ADAM: As the deer moves through your setup, it’s important to pad to where there’s more room in the frame in front of the deer – where he’s going – than behind him, where he’s already been.

ADAM: A deer is coming to our setup and Mark’s gonna take the shot. It’s time for me to start anticipating where the shot’s gonna occur and where the deer is gonna go after the shot.

ADAM: I’m gonna stay on – keeping my hands just enough pressure to move the camera, but not enough pressure causing shake in it. Mark’s on the deer – I’ve given him the “okay.” I open my hands, taking the pressure off the camera so there’s no shake. Shot occurs. My hands go right back on the camera. Deer is still in frame and I follow it all the way out of view.

ADAM: So, the deer has ran off after the shot and he’s either ran out of view or he’s fallen within sight. Either way, I want to stay on that area for just a few seconds and then it’s time to come back to the hunter for that priceless reaction.

____________

_PROBLEMS TO SOLVE_:
a: Retype the filming transcript starting at "ADAM: I’m gonna" and ending at "that priceless reaction.".
b: In the filming transcript, after staying on the area for a few seconds, where does the camera go next?

____________

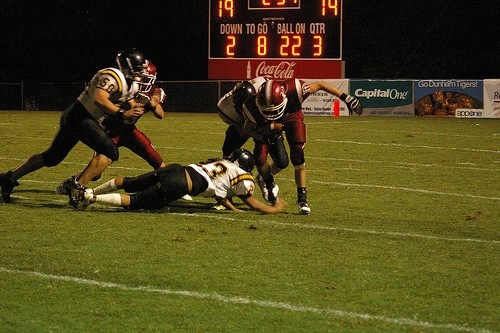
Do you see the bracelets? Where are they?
[151,107,156,112]
[340,93,348,101]
[117,108,125,118]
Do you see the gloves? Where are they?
[339,92,363,116]
[263,130,284,145]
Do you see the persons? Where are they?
[216,76,363,215]
[67,148,286,214]
[0,53,193,202]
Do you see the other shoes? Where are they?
[0,170,20,203]
[57,174,85,195]
[257,173,279,205]
[181,194,194,200]
[69,188,96,211]
[211,199,234,211]
[297,202,311,214]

____________

_ANSWERS BY TASK_:
a:
ADAM: I’m gonna stay on – keeping my hands just enough pressure to move the camera, but not enough pressure causing shake in it. Mark’s on the deer – I’ve given him the “okay.” I open my hands, taking the pressure off the camera so there’s no shake. Shot occurs. My hands go right back on the camera. Deer is still in frame and I follow it all the way out of view.

ADAM: So, the deer has ran off after the shot and he’s either ran out of view or he’s fallen within sight. Either way, I want to stay on that area for just a few seconds and then it’s time to come back to the hunter for that priceless reaction.

b: Back to the hunter, to catch the reaction.